PROVIDED PASSAGE:
MYR: Our economist expects BNM to keep its policy rate unchanged at 3.0% at its Thursday policy meeting, in line with the consensus. We think inflation has likely peaked, while the weakness in the export and manufacturing sectors has depressed growth. With Malaysia’s growth highly vulnerable to a US/Europe demand shock, we think BNM is unlikely to tighten monetary conditions near term and the FX policy bias is increasingly against significant MYR strength.

IDR: Bank Indonesia (BI) is likely to maintain policy rates at 6.75% at its policy meeting on Thursday. We believe that CPI inflation staying below 5.0%yoy will allow BI to stay on hold over the next quarter. BI is likely to continue preferring IDR strength to play a leading role to moderate our expectations for a rise in inflationary pressures towards end year.

PHP: Our economist expects Philippine CPI inflation (Tuesday) to stay around 5.0%yoy in August, but that is unlikely to lead the Philippines’ central bank (BSP) to hike rates on Thursday. With Q2 GDP growth disappointing and dragged lower by the weak export and manufacturing sectors, we think the monetary policy bias is increasingly going to turn neutral. We expect the BSP to leave policy rates unchanged at 4.5%yoy on Thursday and to turn more cautious against PHP strength.

What happened overnight

Risk off in Asia. Asian markets greeted the disappointing US non-farm payroll data negatively, with equities mostly lower and the USD stronger. The Nordics and Antipodeans are leading the sell-off vs the USD. AUDUSD fell to 1.059 amid mixed local data. Likewise, the KRW is leading Asian currencies’ weakness vs the USD following the 0.5-3% sell-off in Asian equities.

EURUSD opened the Asian session weaker before trading flat around 1.416. Several negative headlines over the weekend have seemingly weighed on the euro. Reports cited a senior IMF economist as saying that Greece will likely face a “hard default” before March 2012. Meanwhile, exit polls suggest that German Chancellor Angela Merkel’s party was defeated in regional elections in her home state of Mecklenburg, which fuelled concerns that opposition to bailouts is growing.

DATA SHOWN:
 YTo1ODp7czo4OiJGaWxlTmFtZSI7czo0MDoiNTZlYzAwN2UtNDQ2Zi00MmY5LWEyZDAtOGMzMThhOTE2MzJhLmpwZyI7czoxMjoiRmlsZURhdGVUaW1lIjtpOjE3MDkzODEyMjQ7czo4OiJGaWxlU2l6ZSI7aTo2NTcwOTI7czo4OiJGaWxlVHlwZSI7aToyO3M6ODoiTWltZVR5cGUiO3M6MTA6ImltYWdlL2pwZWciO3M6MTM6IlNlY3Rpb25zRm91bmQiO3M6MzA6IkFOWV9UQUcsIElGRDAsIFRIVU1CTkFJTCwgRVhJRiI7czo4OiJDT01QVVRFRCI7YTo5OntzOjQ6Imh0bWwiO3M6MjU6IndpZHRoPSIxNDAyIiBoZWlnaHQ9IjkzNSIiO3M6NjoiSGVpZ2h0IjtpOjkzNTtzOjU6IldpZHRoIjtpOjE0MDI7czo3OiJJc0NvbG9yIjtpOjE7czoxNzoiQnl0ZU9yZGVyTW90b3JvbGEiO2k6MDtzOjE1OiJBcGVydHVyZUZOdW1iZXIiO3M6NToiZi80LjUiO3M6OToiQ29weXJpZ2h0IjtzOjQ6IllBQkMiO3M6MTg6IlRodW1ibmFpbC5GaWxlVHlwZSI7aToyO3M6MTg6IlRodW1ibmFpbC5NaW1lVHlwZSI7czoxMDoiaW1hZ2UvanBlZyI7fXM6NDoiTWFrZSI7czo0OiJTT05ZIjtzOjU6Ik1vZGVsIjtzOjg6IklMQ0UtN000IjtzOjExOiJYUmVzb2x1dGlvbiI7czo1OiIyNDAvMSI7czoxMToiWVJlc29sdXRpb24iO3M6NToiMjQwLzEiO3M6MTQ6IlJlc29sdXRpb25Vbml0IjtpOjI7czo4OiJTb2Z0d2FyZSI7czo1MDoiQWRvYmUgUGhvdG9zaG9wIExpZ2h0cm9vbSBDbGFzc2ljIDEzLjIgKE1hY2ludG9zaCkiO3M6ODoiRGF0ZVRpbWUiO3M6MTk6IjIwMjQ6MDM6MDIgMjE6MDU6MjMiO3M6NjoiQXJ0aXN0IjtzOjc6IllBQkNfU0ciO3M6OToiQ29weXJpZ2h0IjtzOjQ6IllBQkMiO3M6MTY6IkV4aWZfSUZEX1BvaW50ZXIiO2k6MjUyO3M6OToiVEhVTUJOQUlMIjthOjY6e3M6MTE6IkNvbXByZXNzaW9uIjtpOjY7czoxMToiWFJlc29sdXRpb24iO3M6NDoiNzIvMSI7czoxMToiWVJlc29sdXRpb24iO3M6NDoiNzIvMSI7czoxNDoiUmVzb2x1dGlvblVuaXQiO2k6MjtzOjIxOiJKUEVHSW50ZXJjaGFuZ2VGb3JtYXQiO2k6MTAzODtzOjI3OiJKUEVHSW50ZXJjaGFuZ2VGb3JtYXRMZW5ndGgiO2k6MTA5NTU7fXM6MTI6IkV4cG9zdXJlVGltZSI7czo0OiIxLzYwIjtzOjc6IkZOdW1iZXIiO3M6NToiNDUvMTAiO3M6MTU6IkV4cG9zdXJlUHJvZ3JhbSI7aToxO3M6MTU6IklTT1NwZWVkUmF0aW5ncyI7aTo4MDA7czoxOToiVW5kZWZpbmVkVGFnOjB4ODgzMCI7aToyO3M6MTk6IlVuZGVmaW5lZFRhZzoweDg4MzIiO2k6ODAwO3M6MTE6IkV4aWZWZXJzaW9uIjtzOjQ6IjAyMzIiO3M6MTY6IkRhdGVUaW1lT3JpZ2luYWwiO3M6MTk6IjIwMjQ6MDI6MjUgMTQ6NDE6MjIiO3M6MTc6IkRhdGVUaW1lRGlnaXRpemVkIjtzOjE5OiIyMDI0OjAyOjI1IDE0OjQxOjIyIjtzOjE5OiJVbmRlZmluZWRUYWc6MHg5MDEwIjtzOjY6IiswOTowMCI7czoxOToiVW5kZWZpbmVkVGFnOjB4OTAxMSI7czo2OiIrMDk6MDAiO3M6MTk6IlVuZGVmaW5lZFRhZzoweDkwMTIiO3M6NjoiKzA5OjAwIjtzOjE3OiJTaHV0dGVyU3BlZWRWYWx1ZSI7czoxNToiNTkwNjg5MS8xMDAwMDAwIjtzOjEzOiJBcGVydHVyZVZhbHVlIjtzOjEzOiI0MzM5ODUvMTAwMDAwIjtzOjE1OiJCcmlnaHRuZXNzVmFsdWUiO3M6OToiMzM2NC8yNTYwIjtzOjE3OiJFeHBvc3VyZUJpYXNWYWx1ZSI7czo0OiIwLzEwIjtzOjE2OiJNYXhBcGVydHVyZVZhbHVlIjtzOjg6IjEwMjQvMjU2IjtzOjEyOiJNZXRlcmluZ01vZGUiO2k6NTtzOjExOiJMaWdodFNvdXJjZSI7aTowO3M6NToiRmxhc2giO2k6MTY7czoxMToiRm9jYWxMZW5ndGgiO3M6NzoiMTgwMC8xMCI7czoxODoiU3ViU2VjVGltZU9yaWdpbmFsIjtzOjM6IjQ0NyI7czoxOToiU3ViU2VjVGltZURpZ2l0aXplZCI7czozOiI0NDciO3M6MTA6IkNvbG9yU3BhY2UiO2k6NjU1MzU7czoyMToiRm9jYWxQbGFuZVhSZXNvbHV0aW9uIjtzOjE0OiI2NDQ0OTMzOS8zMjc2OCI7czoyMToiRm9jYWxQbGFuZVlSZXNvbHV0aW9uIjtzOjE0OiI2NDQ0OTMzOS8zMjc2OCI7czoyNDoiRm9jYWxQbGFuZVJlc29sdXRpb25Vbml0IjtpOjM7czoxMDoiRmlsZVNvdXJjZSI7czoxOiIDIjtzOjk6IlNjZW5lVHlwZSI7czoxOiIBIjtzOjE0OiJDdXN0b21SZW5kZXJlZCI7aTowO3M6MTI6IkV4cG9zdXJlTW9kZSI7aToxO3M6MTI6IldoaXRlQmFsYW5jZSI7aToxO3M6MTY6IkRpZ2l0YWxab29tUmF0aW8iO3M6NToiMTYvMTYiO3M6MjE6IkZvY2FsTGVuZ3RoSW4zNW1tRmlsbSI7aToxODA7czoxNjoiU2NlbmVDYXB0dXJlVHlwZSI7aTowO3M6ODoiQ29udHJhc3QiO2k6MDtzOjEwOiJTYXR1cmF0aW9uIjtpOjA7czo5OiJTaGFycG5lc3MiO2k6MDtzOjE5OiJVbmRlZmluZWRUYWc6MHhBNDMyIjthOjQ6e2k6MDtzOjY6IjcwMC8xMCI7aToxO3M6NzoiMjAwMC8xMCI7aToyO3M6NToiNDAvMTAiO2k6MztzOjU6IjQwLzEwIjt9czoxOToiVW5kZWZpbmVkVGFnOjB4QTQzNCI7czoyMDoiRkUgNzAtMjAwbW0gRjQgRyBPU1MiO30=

WHAT IS NEEDED:
Extend the Asian currency market commentary, picking up right after its last sentence.

OUTPUT OF THE EXERCISE:
AUD: Mixed data. Jobs adverts were a weak -0.6%mom in August which follows the soft -0.7%mom print in July. Today’s job adverts suggest another weak employment reading for August, and should assist the bid tone in fixed income. The strong Q2 company profits growth of 6.7%qoq suggests the corporate sector is healthy and cutting costs. These data are not enough to reduce the market’s pricing of RBA rate cuts, in our view. We will focus on the RBA decision on Tuesday and, more importantly, the speech by RBA Governor Stevens the following day in Perth (see above).

CNY: The HSBC services PMI fell sharply to 50.6 in August from 53.5 in July. This is the lowest print this year and suggests that the credit tightening measures that Chinese policy makers have imposed are starting to slow the service sector as well.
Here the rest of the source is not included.